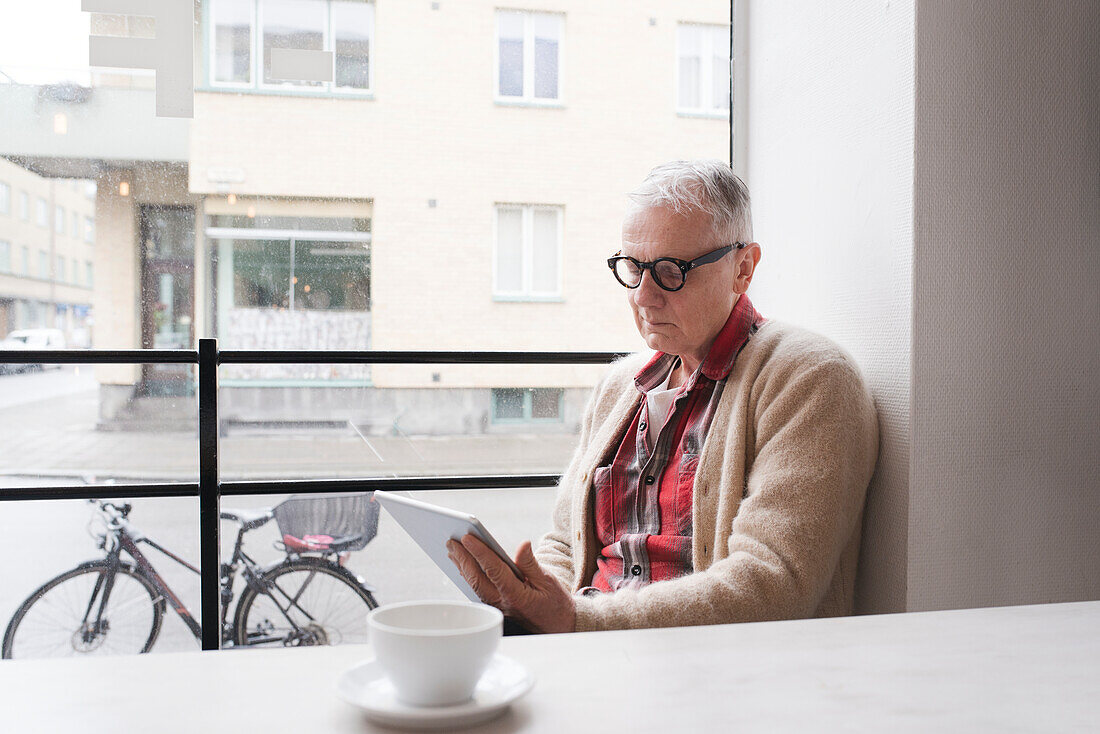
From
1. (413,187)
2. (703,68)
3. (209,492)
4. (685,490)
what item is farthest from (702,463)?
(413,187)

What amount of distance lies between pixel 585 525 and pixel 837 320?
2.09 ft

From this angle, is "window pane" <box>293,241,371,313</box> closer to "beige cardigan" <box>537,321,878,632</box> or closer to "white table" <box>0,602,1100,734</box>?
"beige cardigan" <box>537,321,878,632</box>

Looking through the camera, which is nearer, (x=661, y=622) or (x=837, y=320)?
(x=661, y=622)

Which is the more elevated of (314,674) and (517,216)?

* Required work *
Please format all of the data above as a numbered list with one line per item, leaving out the blank lines and the pictures.

* Complete output *
1. From
2. 1. (413,187)
3. 2. (703,68)
4. 3. (209,492)
5. 4. (685,490)
6. what item is farthest from (702,463)?
7. (413,187)
8. What amount of distance lies between pixel 585 525 and pixel 837 320?
9. 2.09 ft
10. From this angle, is "window pane" <box>293,241,371,313</box> closer to "beige cardigan" <box>537,321,878,632</box> or closer to "white table" <box>0,602,1100,734</box>?
11. "beige cardigan" <box>537,321,878,632</box>
12. Looking through the camera, which is nearer, (x=661, y=622) or (x=837, y=320)?
13. (x=661, y=622)
14. Which is the more elevated of (314,674) and (517,216)?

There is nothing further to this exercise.